O DIVÓRCIO ENTRE POVO E PARTIDOS
Data: 31/03/2015
O DIVÓRCIO ENTRE POVO E PARTIDOS
Philippe Guédon
O fosso aberto entre os interesses dos partidos e aqueles do povo em matéria eleitoral fica mais evidente a cada dia, através da leitura dos correspondentes credenciados da Imprensa junto ao Executivo e ao Congresso, dos comentários dos cientistas políticos que atuam em renomadas Universidades e até nos textos apresentados pelos programas do horário gratuito partidário do TSE.
Para os partidos, que falam através de seus dirigentes e de seus mandatários, a Reforma Política de que o Brasil carece tem a ver com o fim do financiamento das campanhas pelas pessoas jurídicas, com a adoção do voto distrital e do voto de lista e com a cláusula de barreira. Ou seja, o essencial reside em reforçarmos o monopólio dos partidos na seleção dos candidatos a cargos públicos eletivos que os partidos se auto-atribuíram quando da Assembléia Constituinte de 1988. Menos partidos, maior controle das direções partidárias sobre a escolha dos candidatos (agora relacionados por ordem de preferência das siglas). E transformemos o financiamento privado em público, pois o Caixa 2 não foi nem será interrompido por lei...
O povo, cuja opinião ninguém pede se não puder exibir o salvo-conduto da carteirinha de um “movimento” chapa branca, gostaria que a Carta Magna fosse integralmente colocada em vigor, inclusive aquele parágrafo do artigo 1º: “Todo o poder emana do povo que o exerce por meio de representantes eleitos ou diretamente, nos termos desta Constituição”. Mais adiante um pouquinho, o artigo 14 assegura que a soberania popular será exercida pelo sufrágio universal e pelo voto direto e secreto (...). Mas que voto direto é este que veda ao eleitor escolher o candidato em quem quer votar, senão escolhendo os “menos piores” nas relações pré-impostas por três dezenas de pessoas jurídicas de direito privado, exercendo um monopólio que 93% das democracias já aboliram, permitindo a concorrência saudável de candidatos avulsos, isto é, sem partido?

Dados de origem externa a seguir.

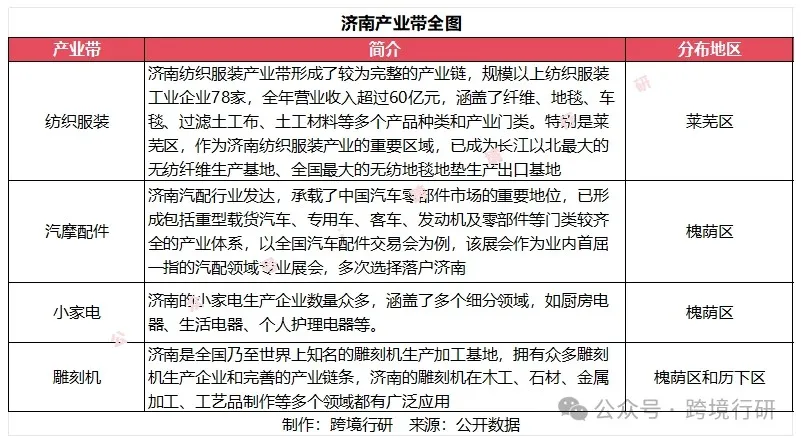 济南产业带全图

| 产业带 | 简介 | 分布地区 |
|---|---|---|
| 纺织服装 | 济南纺织服装产业带形成了较为完整的产业链，规模以上纺织服装工业企业78家，全年营业收入超过60亿元，涵盖了纤维、地毯、车毯、过滤土工布、土工材料等多个产品种类和产业门类。特别是莱芜区，作为济南纺织服装产业的重要区域，已成为长江以北最大的无纺纤维生产基地、全国最大的无纺地毯地垫生产出口基地 | 莱芜区 |
| 汽摩配件 | 济南汽配行业发达，承载了中国汽车零部件市场的重要地位，已形成包括重型载货汽车、专用车、客车、发动机及零部件等门类较齐全的产业体系，以全国汽车配件交易会为例，该展会作为业内首屈一指的汽配领域专业展会，多次选择落户济南 | 槐荫区 |
| 小家电 | 济南的小家电生产企业数量众多，涵盖了多个细分领域，如厨房电器、生活电器、个人护理电器等。 | 槐荫区 |
| 雕刻机 | 济南是全国乃至世界上知名的雕刻机生产加工基地，拥有众多雕刻机生产企业和完善的产业链条，济南的雕刻机在木工、石材、金属加工、工艺品制作等多个领域都有广泛应用 | 槐荫区和历下区 |

制作：跨境行研　来源：公开数据

公众号 · 跨境行研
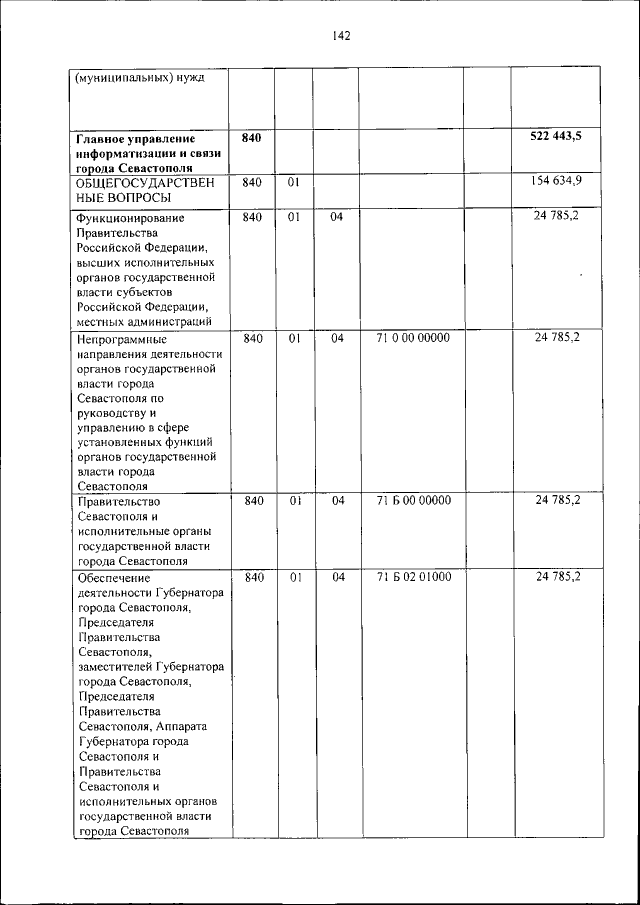 142

| | | | | | | |
|---|---|---|---|---|---|---|
| (муниципальных) нужд | | | | | | |
| **Главное управление информатизации и связи города Севастополя** | **840** | | | | | **522 443,5** |
| ОБЩЕГОСУДАРСТВЕННЫЕ ВОПРОСЫ | 840 | 01 | | | | 154 634,9 |
| Функционирование Правительства Российской Федерации, высших исполнительных органов государственной власти субъектов Российской Федерации, местных администраций | 840 | 01 | 04 | | | 24 785,2 |
| Непрограммные направления деятельности органов государственной власти города Севастополя по руководству и управлению в сфере установленных функций органов государственной власти города Севастополя | 840 | 01 | 04 | 71 0 00 00000 | | 24 785,2 |
| Правительство Севастополя и исполнительные органы государственной власти города Севастополя | 840 | 01 | 04 | 71 Б 00 00000 | | 24 785,2 |
| Обеспечение деятельности Губернатора города Севастополя, Председателя Правительства Севастополя, заместителей Губернатора города Севастополя, Председателя Правительства Севастополя, Аппарата Губернатора города Севастополя и Правительства Севастополя и исполнительных органов государственной власти города Севастополя | 840 | 01 | 04 | 71 Б 02 01000 | | 24 785,2 |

Pessoalmente, não me sinto contemplado ao saber que a reforma política será debatida pelos partidos e por quem estes permitirem. Executivo e Legislativo são compostos por partidos; os ditos “movimentos” são frutos dos partidos e são financiados por dinheiro público, resultando no que se chama de farinha do mesmo saco. Uma ou outra grande entidade, dizem, já opinou; ótimo para ela, mas não vejo porque as suas opiniões teriam valor universal, dispensando o conceito do “one man, one vote”.
Eu, idoso de luzes poucas e dúvidas muitas, acho que o parágrafo único do artigo 1° não está sendo respeitado, e somente o será quando os representantes forem do povo e não dos partidos. Para tanto, só há um meio: romper o odioso monopólio de seleção de escolha de candidatos concedido aos partidos, permitindo o candidato avulso. Ou o que é crime na economia, na ética, na sociedade, muda para “virtuoso” quando se fala em temas eleitorais?
O que mais dói é ver doutas vozes entrando no papo furado dos partidos, de cláusula de barreira a “distritão”. Voto avulso, rompendo o monopólio? Nem pensar! Será que não percebem que o prévio crivo do cartel impede o adjetivo “direto” ao voto?